宋宴向來是風雨無阻地等在那兒,上午一次,下午一次,從沒有錯過白棠的時候。白棠心下慌亂,右眼皮也一直在跳,她隱隱感覺有什麼不對的地方,不過很快便安慰自己應該隻是醫館或是宋娘子有事,所以宋宴才絆住了腳;再或者是他們想要在這個十五歲的生辰裡給自己個驚喜。
賽華佗的事對宋宴來說根本不算事,所以大概是宋娘子的病惡化了,於是白棠先去瞧了宋娘子。宋娘子整個人精神瞧著還不錯,問起宋宴卻說是一晚上沒回來,應該是在賽華佗那兒住下了。白棠心裡起疑,可卻麵上不顯,宋娘子說給白棠留了好東西,但此刻白棠的心思卻不在這上麵了,她搪塞道等找到了宋宴回來一起看。宋娘子急急忙忙地往她手裡塞了一個雞蛋,說是叫她路上吃,千萬彆叫宋宴瞧見了,否則定要搶去半個。

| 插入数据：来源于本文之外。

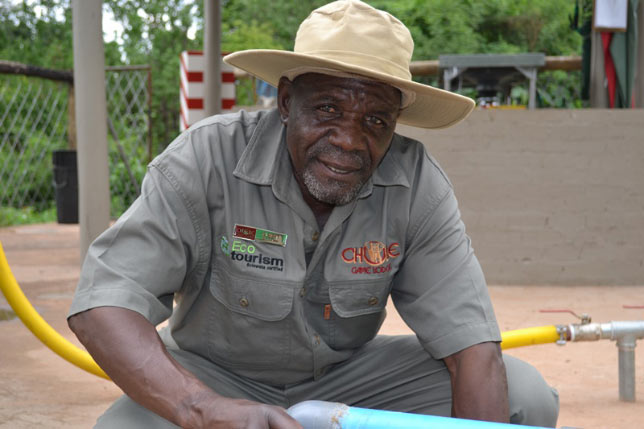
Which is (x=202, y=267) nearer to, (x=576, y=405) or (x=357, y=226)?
(x=357, y=226)

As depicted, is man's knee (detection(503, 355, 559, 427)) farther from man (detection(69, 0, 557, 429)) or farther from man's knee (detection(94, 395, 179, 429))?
man's knee (detection(94, 395, 179, 429))

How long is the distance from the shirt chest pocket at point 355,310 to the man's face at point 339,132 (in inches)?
9.1

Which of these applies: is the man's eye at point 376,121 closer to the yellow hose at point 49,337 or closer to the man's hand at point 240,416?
the man's hand at point 240,416

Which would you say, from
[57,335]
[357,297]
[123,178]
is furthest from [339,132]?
[123,178]

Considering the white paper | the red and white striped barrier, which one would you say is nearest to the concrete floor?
the red and white striped barrier

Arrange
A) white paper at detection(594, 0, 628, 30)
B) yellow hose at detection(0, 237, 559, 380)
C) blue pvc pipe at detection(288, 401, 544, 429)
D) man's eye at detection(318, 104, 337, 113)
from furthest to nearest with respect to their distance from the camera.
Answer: white paper at detection(594, 0, 628, 30) < yellow hose at detection(0, 237, 559, 380) < man's eye at detection(318, 104, 337, 113) < blue pvc pipe at detection(288, 401, 544, 429)

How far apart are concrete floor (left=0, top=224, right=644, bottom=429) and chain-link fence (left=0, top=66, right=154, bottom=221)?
4108 millimetres

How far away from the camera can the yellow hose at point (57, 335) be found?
2.51 metres

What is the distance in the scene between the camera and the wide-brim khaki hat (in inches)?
75.0

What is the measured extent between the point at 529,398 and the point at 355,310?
50 centimetres

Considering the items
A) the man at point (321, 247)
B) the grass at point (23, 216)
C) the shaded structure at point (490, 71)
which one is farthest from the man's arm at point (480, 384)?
the grass at point (23, 216)

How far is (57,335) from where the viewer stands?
8.55 ft

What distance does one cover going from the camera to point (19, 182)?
30.5ft

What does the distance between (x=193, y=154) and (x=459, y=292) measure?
748 millimetres
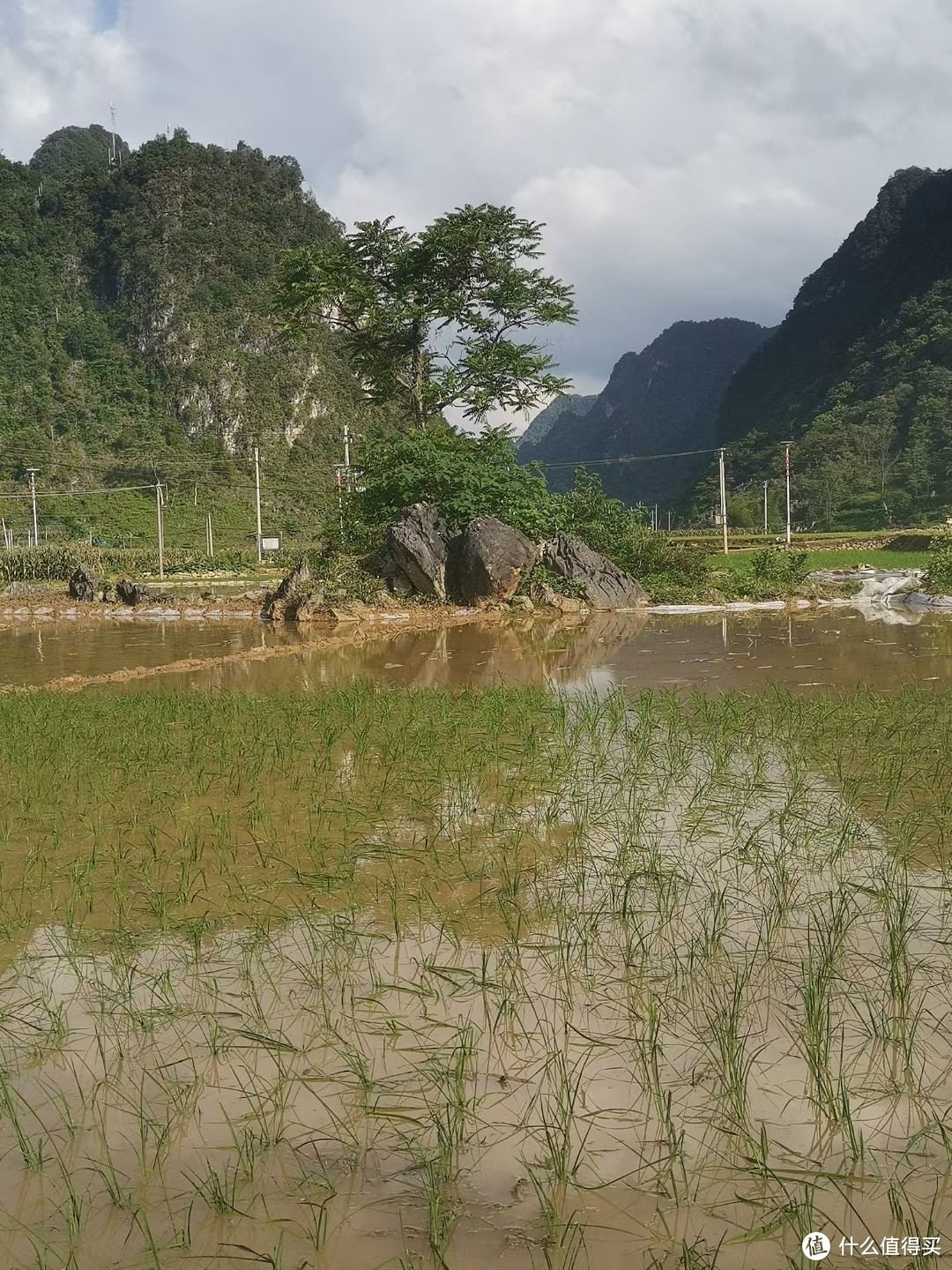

白棠笑著應了,一路走到醫藥鋪子,可是裡麵倒是沒幾個來問診的,隻是稀稀拉拉的有幾個人,賽華佗今日倒是沒吃酒,也不怎麼耍酒瘋了,隻不過是覷了白棠一眼便罷了。白棠耐心等了一會兒,卻瞧見收錢的是個眼生的小哥,瞧著麵黃肌瘦的,活像是餓了半個月的慘樣。白棠數著沒幾個人了便訕訕地走過去有一搭沒一搭地問道“你是新來的?”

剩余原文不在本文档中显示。